Step 2: Social And Cultural Capital
And yet it’s here that we hit a major snag in terms of spreading social mobility and equal opportunity: even if you were to establish perfect material equality for the next generation, you’d still see an alarming amount of inherited advantage due to the social and cultural capital that is also passed down from generation to generation. After all, the actual quality of education offered at a Harvard versus a University of California doesn’t differ that much – what does matter is who you’re socially networking with when you’re there.
And this is an area where it’s very hard for me to see how one can actually change this, although I’ll admit I haven’t thought this part through as much as I have the economic side. Socially, one thing that does spring to mind is the way that participation in programs like the Peace Corps or Teach for America have tended to have strong social networking effects, although it’s hard to tell how much of that is from the generally well-off nature of program participants to begin with. Perhaps expanding socially well-regarded service programs, and especially providing more generous stipends so that kids who can’t afford to do unpaid internships can participate might make a difference.
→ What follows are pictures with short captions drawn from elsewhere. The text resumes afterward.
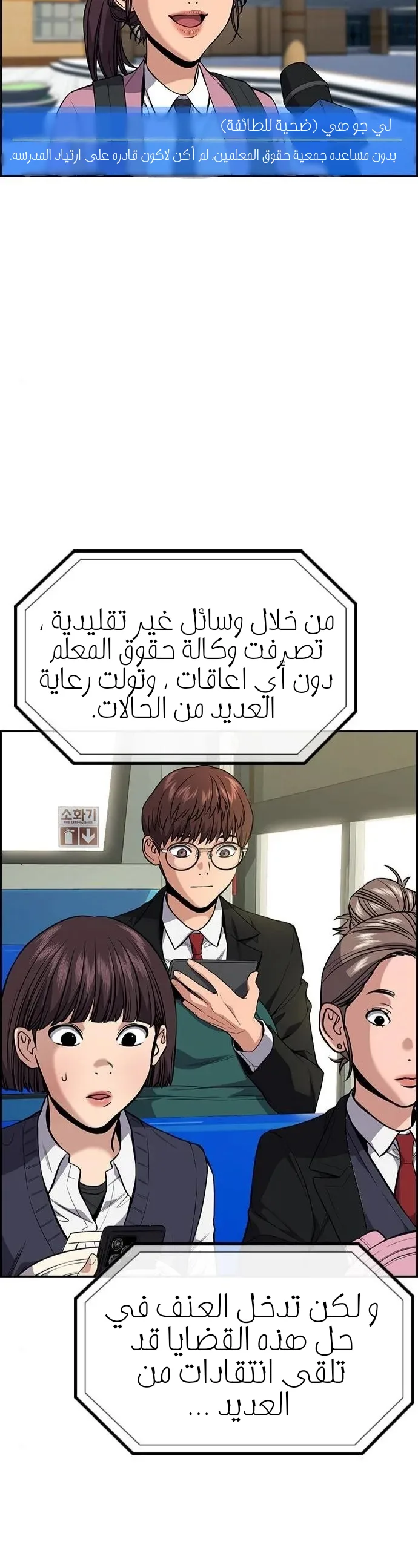 Read True Education AR Manga Online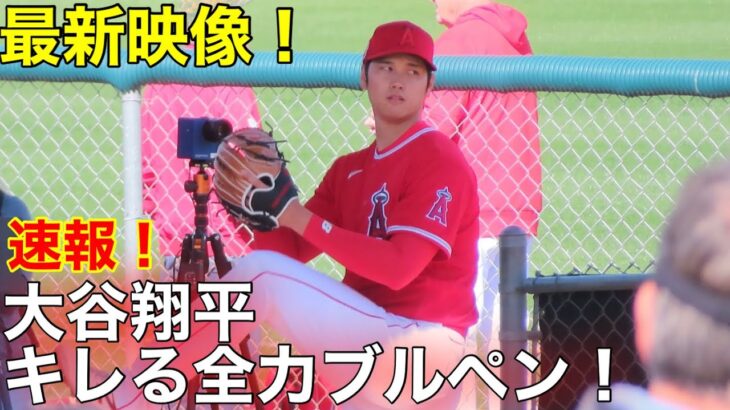 最新映像！大谷キレキレのブルペン全力投球！2.18.2023【現地映像】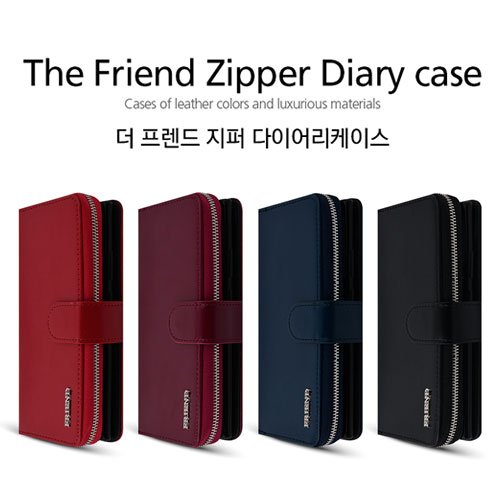 더 프렌드 지퍼 다이어리 케이스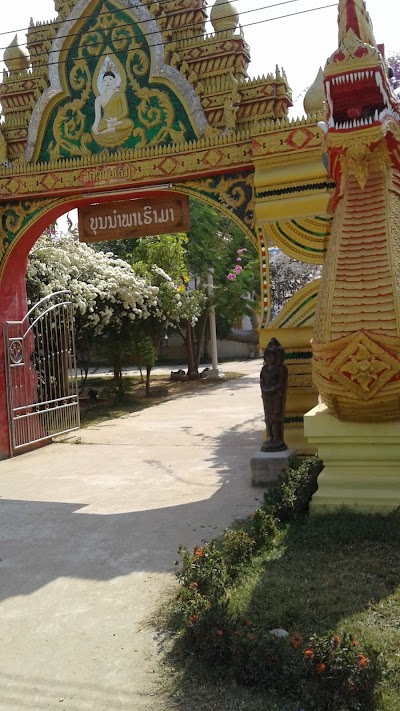 Photos of 蔓乐酒店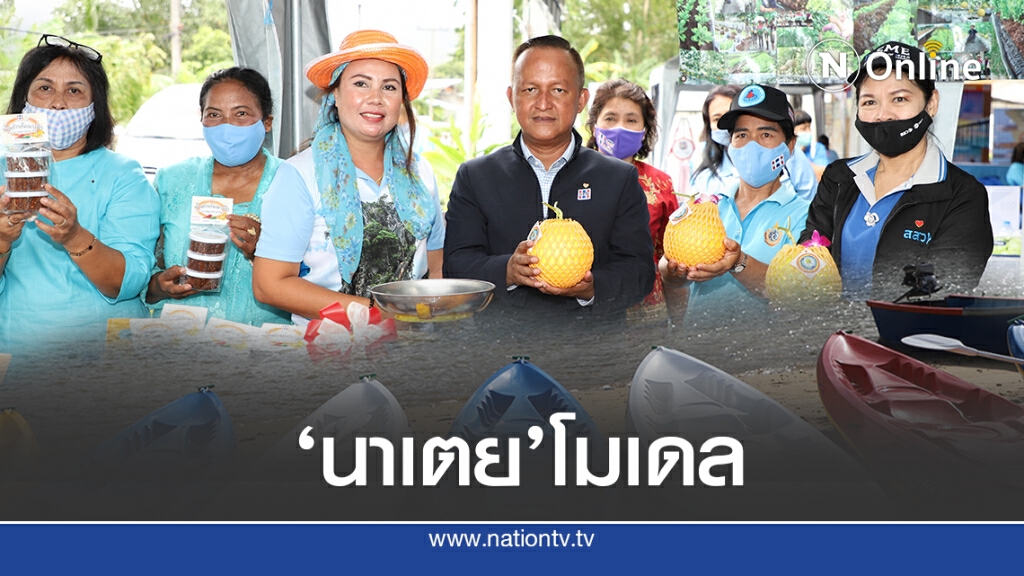 'สทบ.'ดัน ‘ชุมชนนาเตย’สู่ต้นแบบชุมชนท่องเที่ยว
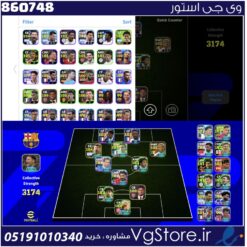 اکانت ای فوتبال با 220 سکه کد 860748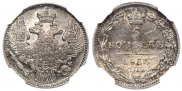 5 копеек 1835 года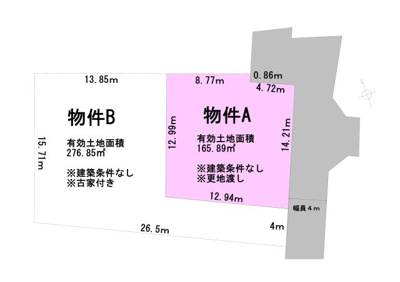  | 大日町　土地A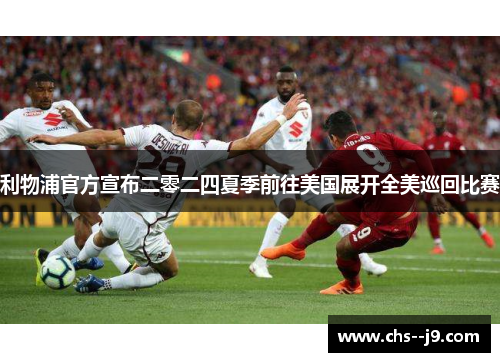 利物浦官方宣布二零二四夏季前往美国展开全美巡回比赛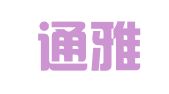 江苏通雅律师事务所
Culturally, expanding access to free arts and cultural events and institutions might make a difference, but on the other hand it might not.
It’s hard to affect this, because in effect, you’re trying to teach people the secret handshake that the elite have decided makes you one of them – so trying to mass produce it relies on the elite not changing the secret handshake.
The merciful truth about social reform is that you don’t have to be 100% successful to achieve something valuable. The War on Poverty didn’t end poverty, but it did cut it in half. The New Deal’s attack on economic unfairness didn’t end inequality in America, but it did reduce the gap between the factory worker and his boss down to 1:60 (as opposed to the 1:400 it is today).
So let’s at least try to make the next generation more open than the one we’re living in now.